Serial Numbers
In the factory of ACM Computerized Manufacturing Ltd. (ACM Ltd.), items are manufactured in assembly lines and are given imprinted serial numbers to distinguish them from one another. The serial numbers are generated by a special kind of simplistic multi-function counter machine which generates serial number sequentially in increasing order (1, 2, 3, and so on).
As the counter machine has multiple functions embedded in its simple design, some substrings are reserved as op-codes command which must not be presented in the machine's serial number output. For example if 23 is a command op-code, then 23 must not be presented in the substring of a serial number - assuming there is no other command op-code, the number sequence would go like this: 1, 2, 3, ..., 21, 22, 24, 25, ..., 121, 122, 124, 125, ..., 228, 229, 240, 241, 242, ....
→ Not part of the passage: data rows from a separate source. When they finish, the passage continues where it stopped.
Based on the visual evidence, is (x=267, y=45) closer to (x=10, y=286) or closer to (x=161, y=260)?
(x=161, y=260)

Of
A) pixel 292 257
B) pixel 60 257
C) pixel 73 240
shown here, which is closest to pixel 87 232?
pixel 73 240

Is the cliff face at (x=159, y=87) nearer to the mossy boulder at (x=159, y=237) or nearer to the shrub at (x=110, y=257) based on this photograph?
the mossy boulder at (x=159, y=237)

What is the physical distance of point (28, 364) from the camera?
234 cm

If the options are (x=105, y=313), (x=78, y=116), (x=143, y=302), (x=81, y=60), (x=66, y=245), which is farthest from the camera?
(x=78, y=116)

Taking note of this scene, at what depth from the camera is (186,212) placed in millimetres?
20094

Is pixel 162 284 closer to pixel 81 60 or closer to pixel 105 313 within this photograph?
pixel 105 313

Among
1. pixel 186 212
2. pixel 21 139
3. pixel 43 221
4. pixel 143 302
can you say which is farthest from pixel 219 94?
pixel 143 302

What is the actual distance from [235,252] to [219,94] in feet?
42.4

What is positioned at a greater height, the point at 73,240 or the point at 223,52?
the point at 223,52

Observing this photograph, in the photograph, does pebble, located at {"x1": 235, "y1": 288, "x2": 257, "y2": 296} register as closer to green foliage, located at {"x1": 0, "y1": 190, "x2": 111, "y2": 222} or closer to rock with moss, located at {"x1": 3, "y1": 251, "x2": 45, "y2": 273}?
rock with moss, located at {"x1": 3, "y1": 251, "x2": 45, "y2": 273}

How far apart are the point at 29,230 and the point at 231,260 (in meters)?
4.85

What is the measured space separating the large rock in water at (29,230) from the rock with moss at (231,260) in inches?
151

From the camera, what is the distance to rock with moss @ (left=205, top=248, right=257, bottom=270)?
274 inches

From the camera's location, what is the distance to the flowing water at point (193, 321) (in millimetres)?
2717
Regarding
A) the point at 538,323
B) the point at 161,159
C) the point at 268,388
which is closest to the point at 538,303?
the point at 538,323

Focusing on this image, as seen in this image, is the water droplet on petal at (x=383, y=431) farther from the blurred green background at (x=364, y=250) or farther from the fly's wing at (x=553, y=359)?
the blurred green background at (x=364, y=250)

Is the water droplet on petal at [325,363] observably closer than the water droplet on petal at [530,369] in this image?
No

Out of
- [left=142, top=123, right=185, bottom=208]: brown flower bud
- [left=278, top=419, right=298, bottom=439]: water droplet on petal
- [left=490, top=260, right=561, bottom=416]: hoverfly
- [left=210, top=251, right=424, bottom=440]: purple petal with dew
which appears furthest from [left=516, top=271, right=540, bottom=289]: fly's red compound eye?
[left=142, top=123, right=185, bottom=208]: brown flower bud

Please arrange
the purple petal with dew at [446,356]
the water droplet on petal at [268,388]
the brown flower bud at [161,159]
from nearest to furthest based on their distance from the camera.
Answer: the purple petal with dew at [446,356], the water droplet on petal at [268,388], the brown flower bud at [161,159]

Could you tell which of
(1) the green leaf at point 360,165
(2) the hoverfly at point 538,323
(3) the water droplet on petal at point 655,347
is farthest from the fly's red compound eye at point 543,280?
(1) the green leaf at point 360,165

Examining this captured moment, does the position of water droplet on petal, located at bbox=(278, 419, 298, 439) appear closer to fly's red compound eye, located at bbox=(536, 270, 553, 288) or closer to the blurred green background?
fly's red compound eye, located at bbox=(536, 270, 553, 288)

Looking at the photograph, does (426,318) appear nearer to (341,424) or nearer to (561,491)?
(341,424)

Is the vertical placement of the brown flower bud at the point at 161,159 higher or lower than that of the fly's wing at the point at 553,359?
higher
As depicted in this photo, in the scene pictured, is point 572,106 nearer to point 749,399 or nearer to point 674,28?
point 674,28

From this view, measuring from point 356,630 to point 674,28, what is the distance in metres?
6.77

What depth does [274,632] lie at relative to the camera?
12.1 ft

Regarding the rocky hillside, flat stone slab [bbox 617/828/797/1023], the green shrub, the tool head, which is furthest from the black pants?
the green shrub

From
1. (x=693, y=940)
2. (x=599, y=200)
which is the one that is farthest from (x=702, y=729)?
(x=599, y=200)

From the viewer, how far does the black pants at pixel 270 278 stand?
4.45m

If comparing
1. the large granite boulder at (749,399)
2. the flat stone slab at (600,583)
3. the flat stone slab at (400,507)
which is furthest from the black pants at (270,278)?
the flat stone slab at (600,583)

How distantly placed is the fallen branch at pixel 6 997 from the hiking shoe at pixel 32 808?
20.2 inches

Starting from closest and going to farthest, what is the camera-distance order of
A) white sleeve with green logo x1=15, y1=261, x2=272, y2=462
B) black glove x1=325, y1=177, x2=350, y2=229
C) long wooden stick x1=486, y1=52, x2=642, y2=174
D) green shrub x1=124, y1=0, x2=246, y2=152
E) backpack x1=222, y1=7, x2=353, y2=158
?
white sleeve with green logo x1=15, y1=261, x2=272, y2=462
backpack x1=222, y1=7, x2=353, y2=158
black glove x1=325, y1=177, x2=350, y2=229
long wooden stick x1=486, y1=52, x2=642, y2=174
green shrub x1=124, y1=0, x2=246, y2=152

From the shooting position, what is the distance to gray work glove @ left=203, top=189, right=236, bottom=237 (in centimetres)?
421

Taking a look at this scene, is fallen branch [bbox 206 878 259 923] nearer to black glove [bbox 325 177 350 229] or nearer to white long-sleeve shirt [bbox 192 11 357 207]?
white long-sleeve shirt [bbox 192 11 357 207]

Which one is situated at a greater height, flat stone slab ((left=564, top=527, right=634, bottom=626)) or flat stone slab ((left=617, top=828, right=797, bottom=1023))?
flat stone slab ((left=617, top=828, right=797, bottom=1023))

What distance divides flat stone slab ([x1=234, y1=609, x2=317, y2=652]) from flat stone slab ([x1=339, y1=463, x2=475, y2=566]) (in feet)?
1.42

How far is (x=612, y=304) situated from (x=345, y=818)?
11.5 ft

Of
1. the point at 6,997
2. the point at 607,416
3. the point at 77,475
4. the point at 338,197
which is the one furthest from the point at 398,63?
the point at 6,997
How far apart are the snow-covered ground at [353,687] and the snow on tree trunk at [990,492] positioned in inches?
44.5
This result in serial number that is different from the actual production batch number recorded in the system. The system does not map the relationship between both numbers and/or record exact serial numbers for each item, this may cause problems when an individual item needs to be tracked (e.g. for a recall or inspection). Given the production batch number of an item, your task is to determine the serial number for that item.
Input
The first line of input contains an integer T (T ≤ 100) denoting the number of testcases. Each testcase begins with an integer K (1 ≤ K ≤ 10) the number of op-codes in the counter machine, followed by K integers (1 to 10 digits, with leading zeroes preserved) representing each op-codes.
The second line contains an integer N (1 ≤ N ≤ 100) the number of requested production batch number, followed by N integers representing each production batch number.
Output
For each testcase, print N integers the serial numbers of corresponding production batch number. Two adjacent integers are separated by a single space. You may assume that these numbers are fit in signed 32-bit integer.